Sebi: Sebi plans to allow local MFs to invest in overseas funds

Mumbai: The Securities and Exchange Board of India (Sebi) on Friday proposed to allow domestic mutual funds to invest in overseas mutual funds that invest certain portion of their assets in Indian securities.

Currently, there is ambiguity regarding rules on investments in such overseas funds. This deters mutual funds from investing in those overseas mutual funds and index funds that invest in a basket of countries, including India.

Sebi said local mutual fund schemes may invest in such overseas mutual funds that have a total exposure to Indian securities of not more than 20% of their net assets.

The exposure of the MSCI Emerging Market Index (MEMI) to Indian securities has shown a steady increase over the years, rising from about 8% in March 2018 to 15.88% in October 2023.

“Given the country’s robust economic prospects, there can be further increase in allocation toward Indian securities by overseas funds/indices. Thus, to strike a balance between facilitating investments in overseas funds with exposure to India and preventing excessive exposure, a limit of 20% is deemed appropriate,” Sebi said in a discussion paper.

Sebi has also proposed certain safeguards for such investments.Contribution of all investors to the overseas mutual fund is pooled into a single investment vehicle, without presence of any side-vehicles. Also, corpus of the overseas mutual fund should be a common portfolio and all investors should receive a share of returns from the fund in proportion to their contribution, it said.Besides, the overseas mutual fund should be managed by an independent fund manager.

“This ensures that the investments are made autonomously by the investment manager/fund manager, without influence from the investors or undisclosed parties,” Sebi said.

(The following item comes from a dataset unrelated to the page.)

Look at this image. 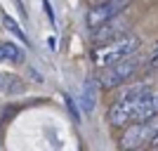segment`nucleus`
<instances>
[{"label": "nucleus", "mask_w": 158, "mask_h": 151, "mask_svg": "<svg viewBox=\"0 0 158 151\" xmlns=\"http://www.w3.org/2000/svg\"><path fill=\"white\" fill-rule=\"evenodd\" d=\"M139 47H142L139 36L125 33V36H120V38H116V40L102 43V47H97V50L92 52V59H94V64H97L99 69H104V66L116 64V61L130 57V54H137Z\"/></svg>", "instance_id": "1"}, {"label": "nucleus", "mask_w": 158, "mask_h": 151, "mask_svg": "<svg viewBox=\"0 0 158 151\" xmlns=\"http://www.w3.org/2000/svg\"><path fill=\"white\" fill-rule=\"evenodd\" d=\"M142 69V59H139V54H130L125 59L116 61V64H109L102 69L99 73V85L104 87V90H113V87H120L125 85L127 80H132L137 76V71Z\"/></svg>", "instance_id": "2"}, {"label": "nucleus", "mask_w": 158, "mask_h": 151, "mask_svg": "<svg viewBox=\"0 0 158 151\" xmlns=\"http://www.w3.org/2000/svg\"><path fill=\"white\" fill-rule=\"evenodd\" d=\"M158 132V116H151L146 120H137V123H130L123 137H120V146L123 149H139V146L149 144L153 139V135Z\"/></svg>", "instance_id": "3"}, {"label": "nucleus", "mask_w": 158, "mask_h": 151, "mask_svg": "<svg viewBox=\"0 0 158 151\" xmlns=\"http://www.w3.org/2000/svg\"><path fill=\"white\" fill-rule=\"evenodd\" d=\"M127 28H130V21L120 12V14H116V17H111L109 21L94 26L92 28V40L94 43H109V40H116V38H120V36H125Z\"/></svg>", "instance_id": "4"}, {"label": "nucleus", "mask_w": 158, "mask_h": 151, "mask_svg": "<svg viewBox=\"0 0 158 151\" xmlns=\"http://www.w3.org/2000/svg\"><path fill=\"white\" fill-rule=\"evenodd\" d=\"M130 2L132 0H102L99 5H94L92 10L87 12V26L94 28V26H99V24L109 21L111 17H116V14L123 12Z\"/></svg>", "instance_id": "5"}, {"label": "nucleus", "mask_w": 158, "mask_h": 151, "mask_svg": "<svg viewBox=\"0 0 158 151\" xmlns=\"http://www.w3.org/2000/svg\"><path fill=\"white\" fill-rule=\"evenodd\" d=\"M151 116H158V87L156 85L137 99V106H135V123H137V120H146V118H151Z\"/></svg>", "instance_id": "6"}, {"label": "nucleus", "mask_w": 158, "mask_h": 151, "mask_svg": "<svg viewBox=\"0 0 158 151\" xmlns=\"http://www.w3.org/2000/svg\"><path fill=\"white\" fill-rule=\"evenodd\" d=\"M99 80L94 78H87L83 90H80V109L85 113H92L94 111V104H97V94H99Z\"/></svg>", "instance_id": "7"}, {"label": "nucleus", "mask_w": 158, "mask_h": 151, "mask_svg": "<svg viewBox=\"0 0 158 151\" xmlns=\"http://www.w3.org/2000/svg\"><path fill=\"white\" fill-rule=\"evenodd\" d=\"M19 92H24V83L14 73H0V94L12 97V94H19Z\"/></svg>", "instance_id": "8"}, {"label": "nucleus", "mask_w": 158, "mask_h": 151, "mask_svg": "<svg viewBox=\"0 0 158 151\" xmlns=\"http://www.w3.org/2000/svg\"><path fill=\"white\" fill-rule=\"evenodd\" d=\"M21 50L17 45H12V43H0V61H21Z\"/></svg>", "instance_id": "9"}, {"label": "nucleus", "mask_w": 158, "mask_h": 151, "mask_svg": "<svg viewBox=\"0 0 158 151\" xmlns=\"http://www.w3.org/2000/svg\"><path fill=\"white\" fill-rule=\"evenodd\" d=\"M2 24H5V26L10 28L12 33H17V36H19V38L24 40V43H26V33H24L19 26H17V24H14V19H12V17H7V14H5V17H2Z\"/></svg>", "instance_id": "10"}, {"label": "nucleus", "mask_w": 158, "mask_h": 151, "mask_svg": "<svg viewBox=\"0 0 158 151\" xmlns=\"http://www.w3.org/2000/svg\"><path fill=\"white\" fill-rule=\"evenodd\" d=\"M149 66H151V69H158V43L153 45V50H151V57H149Z\"/></svg>", "instance_id": "11"}, {"label": "nucleus", "mask_w": 158, "mask_h": 151, "mask_svg": "<svg viewBox=\"0 0 158 151\" xmlns=\"http://www.w3.org/2000/svg\"><path fill=\"white\" fill-rule=\"evenodd\" d=\"M149 146H153V149H158V132H156V135H153V139H151V142H149Z\"/></svg>", "instance_id": "12"}]
</instances>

Also, such overseas mutual funds should disclose their portfolios periodically to the public and there shouldn’t be any advisory agreements between Indian mutual funds and underlying overseas fund houses to prevent conflict of interest, Sebi said.

Following the investment, if the exposure by an underlying overseas MF to Indian securities exceeds 20% of their NAV, an observance period of six months from the date of publicly available information of such breach would be allowed to Indian MF scheme.